Name one great Zen Buddhist novelist. 

“Unsuspected meaning in everything shines out; yet, we have the familiar re-sheathed in mystery. Nothing is negative; nothing is commonplace. For is it not that the roving eye, in its course, has been tracing for us the linaments of a fresh reality? Something has been beheld for the first time.” 

Among the chronically bored, those who are not merely depressed are, by choice, selectively blind. 

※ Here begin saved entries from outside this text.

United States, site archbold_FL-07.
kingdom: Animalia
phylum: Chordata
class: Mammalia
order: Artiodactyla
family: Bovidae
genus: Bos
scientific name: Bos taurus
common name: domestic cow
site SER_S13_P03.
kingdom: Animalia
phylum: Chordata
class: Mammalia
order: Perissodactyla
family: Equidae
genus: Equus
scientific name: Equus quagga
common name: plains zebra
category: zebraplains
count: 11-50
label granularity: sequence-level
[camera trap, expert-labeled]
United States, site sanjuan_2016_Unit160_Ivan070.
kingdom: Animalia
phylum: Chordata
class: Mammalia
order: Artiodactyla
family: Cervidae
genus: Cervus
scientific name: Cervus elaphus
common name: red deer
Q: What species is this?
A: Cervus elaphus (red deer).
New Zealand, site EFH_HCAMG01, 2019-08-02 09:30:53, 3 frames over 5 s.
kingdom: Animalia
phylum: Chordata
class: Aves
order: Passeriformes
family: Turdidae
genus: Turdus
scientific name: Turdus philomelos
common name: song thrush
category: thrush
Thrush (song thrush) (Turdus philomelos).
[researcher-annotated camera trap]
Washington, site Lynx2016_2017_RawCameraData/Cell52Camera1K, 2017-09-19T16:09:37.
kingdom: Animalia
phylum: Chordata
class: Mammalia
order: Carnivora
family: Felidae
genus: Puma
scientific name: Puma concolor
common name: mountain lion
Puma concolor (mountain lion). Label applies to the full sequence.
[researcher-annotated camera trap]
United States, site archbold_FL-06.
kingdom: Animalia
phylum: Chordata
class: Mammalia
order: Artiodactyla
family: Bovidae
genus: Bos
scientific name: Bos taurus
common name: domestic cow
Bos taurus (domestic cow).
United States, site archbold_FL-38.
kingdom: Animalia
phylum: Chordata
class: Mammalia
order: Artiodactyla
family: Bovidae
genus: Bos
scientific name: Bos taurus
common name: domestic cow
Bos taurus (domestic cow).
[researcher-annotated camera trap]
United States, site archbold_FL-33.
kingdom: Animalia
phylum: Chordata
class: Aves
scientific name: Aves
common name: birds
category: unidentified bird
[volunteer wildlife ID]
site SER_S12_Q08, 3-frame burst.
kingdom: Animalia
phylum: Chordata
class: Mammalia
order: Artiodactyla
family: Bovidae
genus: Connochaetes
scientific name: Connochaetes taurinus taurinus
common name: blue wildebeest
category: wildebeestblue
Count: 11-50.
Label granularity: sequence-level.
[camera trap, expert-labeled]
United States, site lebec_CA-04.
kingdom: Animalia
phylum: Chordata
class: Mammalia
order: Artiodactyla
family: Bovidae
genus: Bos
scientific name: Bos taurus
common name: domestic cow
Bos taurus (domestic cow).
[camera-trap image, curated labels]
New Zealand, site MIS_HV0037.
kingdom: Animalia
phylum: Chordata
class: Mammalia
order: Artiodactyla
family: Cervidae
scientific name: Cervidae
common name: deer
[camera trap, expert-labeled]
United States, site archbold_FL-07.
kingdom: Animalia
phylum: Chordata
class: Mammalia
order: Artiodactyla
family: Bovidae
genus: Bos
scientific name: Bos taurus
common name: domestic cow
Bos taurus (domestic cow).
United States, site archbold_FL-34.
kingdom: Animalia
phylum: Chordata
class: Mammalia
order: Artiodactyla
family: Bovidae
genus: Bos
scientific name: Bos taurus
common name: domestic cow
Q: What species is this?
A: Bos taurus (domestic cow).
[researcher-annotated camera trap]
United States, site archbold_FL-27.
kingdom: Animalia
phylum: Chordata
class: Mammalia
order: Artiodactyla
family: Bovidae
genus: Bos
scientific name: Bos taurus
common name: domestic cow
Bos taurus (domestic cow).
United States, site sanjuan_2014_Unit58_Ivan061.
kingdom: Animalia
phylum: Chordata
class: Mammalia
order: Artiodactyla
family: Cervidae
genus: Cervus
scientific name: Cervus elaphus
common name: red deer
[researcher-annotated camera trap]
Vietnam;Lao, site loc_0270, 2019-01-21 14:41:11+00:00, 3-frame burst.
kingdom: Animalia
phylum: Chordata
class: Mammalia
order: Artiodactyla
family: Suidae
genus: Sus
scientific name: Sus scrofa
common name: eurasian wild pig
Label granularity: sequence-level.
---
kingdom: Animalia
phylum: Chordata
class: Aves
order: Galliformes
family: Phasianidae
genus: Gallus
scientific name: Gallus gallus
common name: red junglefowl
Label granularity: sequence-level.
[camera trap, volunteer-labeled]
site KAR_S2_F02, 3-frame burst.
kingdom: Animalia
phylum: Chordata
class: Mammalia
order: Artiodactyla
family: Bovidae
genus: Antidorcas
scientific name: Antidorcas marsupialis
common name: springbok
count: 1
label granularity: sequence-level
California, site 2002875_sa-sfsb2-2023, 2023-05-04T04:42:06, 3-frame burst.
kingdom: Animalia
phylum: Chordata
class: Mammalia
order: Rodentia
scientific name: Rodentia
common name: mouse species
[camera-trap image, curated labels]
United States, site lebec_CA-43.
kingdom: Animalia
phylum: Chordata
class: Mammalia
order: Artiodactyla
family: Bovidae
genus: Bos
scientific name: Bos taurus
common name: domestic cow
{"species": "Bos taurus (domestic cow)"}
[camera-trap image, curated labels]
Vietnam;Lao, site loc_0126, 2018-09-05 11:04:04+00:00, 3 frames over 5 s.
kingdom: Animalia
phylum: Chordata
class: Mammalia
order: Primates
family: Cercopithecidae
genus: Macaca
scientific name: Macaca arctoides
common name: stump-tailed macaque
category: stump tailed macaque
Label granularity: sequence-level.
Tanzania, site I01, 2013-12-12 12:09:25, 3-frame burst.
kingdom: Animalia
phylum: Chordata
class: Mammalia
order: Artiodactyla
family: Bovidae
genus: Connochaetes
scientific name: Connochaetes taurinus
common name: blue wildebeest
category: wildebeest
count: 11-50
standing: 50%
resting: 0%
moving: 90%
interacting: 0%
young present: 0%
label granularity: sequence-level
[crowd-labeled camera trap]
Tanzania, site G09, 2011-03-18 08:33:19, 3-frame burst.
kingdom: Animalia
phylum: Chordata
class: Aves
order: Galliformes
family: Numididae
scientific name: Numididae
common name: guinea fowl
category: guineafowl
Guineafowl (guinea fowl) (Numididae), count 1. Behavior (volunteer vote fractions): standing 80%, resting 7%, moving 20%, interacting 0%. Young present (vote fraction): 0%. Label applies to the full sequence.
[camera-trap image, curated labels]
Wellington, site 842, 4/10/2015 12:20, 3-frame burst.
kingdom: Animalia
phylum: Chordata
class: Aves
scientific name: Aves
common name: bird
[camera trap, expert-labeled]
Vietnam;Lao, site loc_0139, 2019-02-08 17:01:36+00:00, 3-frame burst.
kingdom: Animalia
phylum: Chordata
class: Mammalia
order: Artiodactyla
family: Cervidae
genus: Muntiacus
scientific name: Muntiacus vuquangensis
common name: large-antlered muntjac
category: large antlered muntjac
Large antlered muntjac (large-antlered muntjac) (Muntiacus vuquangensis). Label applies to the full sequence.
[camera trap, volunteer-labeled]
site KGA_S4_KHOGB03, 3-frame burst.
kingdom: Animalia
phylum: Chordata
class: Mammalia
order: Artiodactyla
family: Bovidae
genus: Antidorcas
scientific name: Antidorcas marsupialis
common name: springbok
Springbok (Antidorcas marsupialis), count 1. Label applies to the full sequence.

The quoted passages are drawn from “The Roving Eye” by Elizabeth Bowen, published in the New York Times Book Review in 1959 and collected in Afterthought: Pieces about Writing (Longmans, 1962). In her foreword she writes: “For the writer, writing is eventful; one might say it is in itself eventfulness.”

1 comment:

H.G. Stabler said...

Name one great Zen Buddhist novelist: George Saunders? He is a short story writer, however. But he is a practicing Buddhist, I believe. Also, how about David Foster Wallace? Though he was not purportedly actively religious, much less Buddhist, I think you can see him leaning in that direction in his later writings. And in this way (in lots of ways, really) Saunders is a kind of moral sequel to Wallace.